# Given instruction:
Take the line that contains "As pictured, which" as the first line and the last line of the material below as the final one; reproduce exactly the lines between, inclusive.
----- Given records
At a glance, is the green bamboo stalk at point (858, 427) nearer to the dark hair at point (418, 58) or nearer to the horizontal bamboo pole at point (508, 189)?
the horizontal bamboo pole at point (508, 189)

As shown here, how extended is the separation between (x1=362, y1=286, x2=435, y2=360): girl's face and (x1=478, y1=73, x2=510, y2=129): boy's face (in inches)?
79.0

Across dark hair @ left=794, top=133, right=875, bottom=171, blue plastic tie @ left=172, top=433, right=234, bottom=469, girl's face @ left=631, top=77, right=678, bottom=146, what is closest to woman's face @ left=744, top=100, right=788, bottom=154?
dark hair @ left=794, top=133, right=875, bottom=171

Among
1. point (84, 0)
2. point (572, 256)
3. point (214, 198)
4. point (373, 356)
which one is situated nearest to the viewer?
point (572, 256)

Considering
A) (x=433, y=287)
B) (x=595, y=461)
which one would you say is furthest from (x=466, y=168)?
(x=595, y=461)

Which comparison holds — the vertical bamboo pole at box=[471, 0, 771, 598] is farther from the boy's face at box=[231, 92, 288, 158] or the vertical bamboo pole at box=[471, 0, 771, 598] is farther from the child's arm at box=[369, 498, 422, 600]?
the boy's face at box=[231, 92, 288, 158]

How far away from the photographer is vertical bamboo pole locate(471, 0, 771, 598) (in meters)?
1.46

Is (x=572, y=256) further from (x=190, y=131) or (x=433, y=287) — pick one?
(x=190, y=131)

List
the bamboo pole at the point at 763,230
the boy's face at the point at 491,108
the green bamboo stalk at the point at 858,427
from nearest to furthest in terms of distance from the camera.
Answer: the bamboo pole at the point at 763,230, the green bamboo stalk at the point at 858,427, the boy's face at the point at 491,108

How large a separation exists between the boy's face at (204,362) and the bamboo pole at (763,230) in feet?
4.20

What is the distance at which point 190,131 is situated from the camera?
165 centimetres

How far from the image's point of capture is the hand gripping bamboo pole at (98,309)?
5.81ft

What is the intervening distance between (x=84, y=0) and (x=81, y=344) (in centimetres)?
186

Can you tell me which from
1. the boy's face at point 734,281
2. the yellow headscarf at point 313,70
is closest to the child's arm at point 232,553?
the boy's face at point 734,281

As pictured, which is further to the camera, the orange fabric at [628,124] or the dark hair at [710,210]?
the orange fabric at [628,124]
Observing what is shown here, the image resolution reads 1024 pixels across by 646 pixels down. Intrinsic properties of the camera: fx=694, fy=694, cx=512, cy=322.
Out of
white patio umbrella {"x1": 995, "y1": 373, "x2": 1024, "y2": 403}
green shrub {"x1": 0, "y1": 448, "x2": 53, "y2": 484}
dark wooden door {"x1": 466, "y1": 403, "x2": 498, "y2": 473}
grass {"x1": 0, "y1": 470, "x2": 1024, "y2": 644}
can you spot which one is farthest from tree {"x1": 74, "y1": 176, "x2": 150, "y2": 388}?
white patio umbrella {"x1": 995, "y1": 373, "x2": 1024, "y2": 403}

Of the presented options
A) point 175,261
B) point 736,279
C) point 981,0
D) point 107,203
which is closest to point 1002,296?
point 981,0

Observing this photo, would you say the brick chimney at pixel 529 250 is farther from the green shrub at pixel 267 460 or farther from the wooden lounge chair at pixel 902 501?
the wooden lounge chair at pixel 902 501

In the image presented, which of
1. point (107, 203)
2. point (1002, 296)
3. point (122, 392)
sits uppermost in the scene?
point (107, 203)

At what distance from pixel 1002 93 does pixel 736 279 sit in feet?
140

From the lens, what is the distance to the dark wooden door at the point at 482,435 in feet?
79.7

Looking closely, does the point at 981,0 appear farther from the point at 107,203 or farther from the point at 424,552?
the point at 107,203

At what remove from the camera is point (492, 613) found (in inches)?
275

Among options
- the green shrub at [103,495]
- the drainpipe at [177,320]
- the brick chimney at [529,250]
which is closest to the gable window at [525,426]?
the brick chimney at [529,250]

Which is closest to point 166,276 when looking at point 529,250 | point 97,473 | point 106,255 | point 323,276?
----------
# Written reply:
As pictured, which is further to the camera, the orange fabric at [628,124] or the dark hair at [710,210]?
the orange fabric at [628,124]
Observing what is shown here, the image resolution reads 1024 pixels across by 646 pixels down. Intrinsic properties of the camera: fx=694, fy=694, cx=512, cy=322.
Out of
white patio umbrella {"x1": 995, "y1": 373, "x2": 1024, "y2": 403}
green shrub {"x1": 0, "y1": 448, "x2": 53, "y2": 484}
dark wooden door {"x1": 466, "y1": 403, "x2": 498, "y2": 473}
grass {"x1": 0, "y1": 470, "x2": 1024, "y2": 644}
can you spot which one is farthest from tree {"x1": 74, "y1": 176, "x2": 150, "y2": 388}?
white patio umbrella {"x1": 995, "y1": 373, "x2": 1024, "y2": 403}

Of the presented options
A) point 175,261
B) point 736,279
C) point 981,0
D) point 107,203
which is closest to point 1002,296?
point 981,0

Observing this photo, would you say the brick chimney at pixel 529 250 is farther from the green shrub at pixel 267 460 or farther from the wooden lounge chair at pixel 902 501?
the wooden lounge chair at pixel 902 501

In the image presented, which of
1. point (107, 203)
2. point (1002, 296)
3. point (122, 392)
sits uppermost in the scene?
point (107, 203)

At what distance from pixel 1002 93 does pixel 736 279 sit in feet?
140

From the lens, what is the distance to the dark wooden door at the point at 482,435 in feet?
79.7

Looking closely, does the point at 981,0 appear farther from the point at 107,203 or farther from the point at 424,552?
the point at 107,203

At what remove from the camera is point (492, 613) found (in inches)?
275

Among options
- the green shrub at [103,495]
- the drainpipe at [177,320]
- the brick chimney at [529,250]
which is closest to the gable window at [525,426]?
the brick chimney at [529,250]

Which is closest to point 166,276 when looking at point 529,250 | point 97,473 | point 106,255 | point 323,276?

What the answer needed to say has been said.